Vidéos associées :
Le président Donald Trump a annoncé ce mardi la suspension du « Projet Liberté », l'opération navale américaine visant à escorter des navires marchands à travers le Détroit d'Ormuz, citant des avancées significatives vers un accord avec des représentants iraniens et la demande de Pakistan et d'autres pays.
Dans un message publié sur Truth Social, Trump a expliqué que la décision repose sur « le succès militaire immense » de la campagne contre l'Iran et que « d'importants progrès ont été réalisés vers un accord complet et définitif » avec Téhéran.
Le dirigeant a précisé que le blocus naval américain des ports iraniens restera « en pleine vigueur et effet » pendant la pause.
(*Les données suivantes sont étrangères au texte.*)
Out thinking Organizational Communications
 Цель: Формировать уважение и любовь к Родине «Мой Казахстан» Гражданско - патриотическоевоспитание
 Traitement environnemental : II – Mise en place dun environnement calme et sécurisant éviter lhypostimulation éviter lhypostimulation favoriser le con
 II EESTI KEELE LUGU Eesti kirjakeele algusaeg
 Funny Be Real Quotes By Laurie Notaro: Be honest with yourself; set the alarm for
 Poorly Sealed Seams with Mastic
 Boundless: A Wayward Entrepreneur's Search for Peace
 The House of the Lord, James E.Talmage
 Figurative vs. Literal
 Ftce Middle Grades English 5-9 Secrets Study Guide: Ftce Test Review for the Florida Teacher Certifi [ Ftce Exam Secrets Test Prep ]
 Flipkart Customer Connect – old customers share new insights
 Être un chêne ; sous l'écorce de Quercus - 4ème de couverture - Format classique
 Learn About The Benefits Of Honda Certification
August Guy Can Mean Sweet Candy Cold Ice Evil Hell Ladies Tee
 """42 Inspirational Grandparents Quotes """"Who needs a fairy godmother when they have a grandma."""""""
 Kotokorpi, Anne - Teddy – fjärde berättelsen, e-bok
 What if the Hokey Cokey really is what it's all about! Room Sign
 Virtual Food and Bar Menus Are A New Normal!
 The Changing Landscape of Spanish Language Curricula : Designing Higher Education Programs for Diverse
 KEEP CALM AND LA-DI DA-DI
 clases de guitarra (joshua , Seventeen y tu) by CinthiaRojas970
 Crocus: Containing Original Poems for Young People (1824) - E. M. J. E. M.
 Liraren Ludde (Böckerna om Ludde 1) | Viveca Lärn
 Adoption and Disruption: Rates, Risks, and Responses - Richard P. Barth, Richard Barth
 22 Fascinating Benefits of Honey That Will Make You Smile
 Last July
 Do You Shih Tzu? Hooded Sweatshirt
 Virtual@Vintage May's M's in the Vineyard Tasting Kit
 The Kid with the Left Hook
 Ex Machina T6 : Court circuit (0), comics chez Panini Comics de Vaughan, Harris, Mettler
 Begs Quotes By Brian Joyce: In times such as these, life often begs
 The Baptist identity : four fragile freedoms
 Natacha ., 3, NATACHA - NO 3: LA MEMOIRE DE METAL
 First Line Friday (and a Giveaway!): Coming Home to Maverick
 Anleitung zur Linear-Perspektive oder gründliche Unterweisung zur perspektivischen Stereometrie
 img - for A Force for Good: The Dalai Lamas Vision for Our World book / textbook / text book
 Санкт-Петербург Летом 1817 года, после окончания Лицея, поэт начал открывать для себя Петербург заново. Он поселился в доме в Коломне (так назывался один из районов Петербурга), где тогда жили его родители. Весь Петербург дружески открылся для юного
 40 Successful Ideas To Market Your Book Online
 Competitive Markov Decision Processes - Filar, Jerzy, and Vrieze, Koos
«Nous avons mutuellement convenu que, tant que le blocus restera en vigueur et en application, le Projet Liberté — le mouvement de navires à travers le Détroit d'Ormuz — sera suspendu pour une courte période afin de voir si l'accord peut être finalisé et signé», a écrit Trump.
Le Projet Liberté a été lancé il y a quelques jours, le 4 mai, comme une opération navale d'envergure avec plus de 100 aéronefs, des destroyers, des drones et 15 000 militaires sous le commandement du CENTCOM, dans le but d'escorter entre 900 et 1 550 navires marchands avec environ 20 000 membres d'équipage bloqués dans le Golfe Persique.
Ces navires sont restés piégés depuis que l'Iran a fermé le Détroit d'Ormuz à la fin février 2026, en représailles à l'Opération Epic Fury, l'attaque conjointe des États-Unis et d'Israël qui a décimé la capacité militaire iranienne et éliminé le leader suprême Ali Khamenei.
Le mardi, deux destroyers américains ont traversé le détroit d'Ormuz sous l'escorte du Projet Liberté, mais l'Iran a réagi par des attaques navales et aériennes. Les États-Unis ont détruit six embarcations iraniennes et intercepté des missiles et des drones durant ces premières heures d'opération.
La pause arrive en plein milieu de négociations diplomatiques intenses médiées par le Pakistan. Depuis le cessez-le-feu du 7 avril, plusieurs rondes de discussions ont eu lieu à Islamabad, avec le vice-président JD Vance, Jared Kushner et Steve Witkoff représentant Washington.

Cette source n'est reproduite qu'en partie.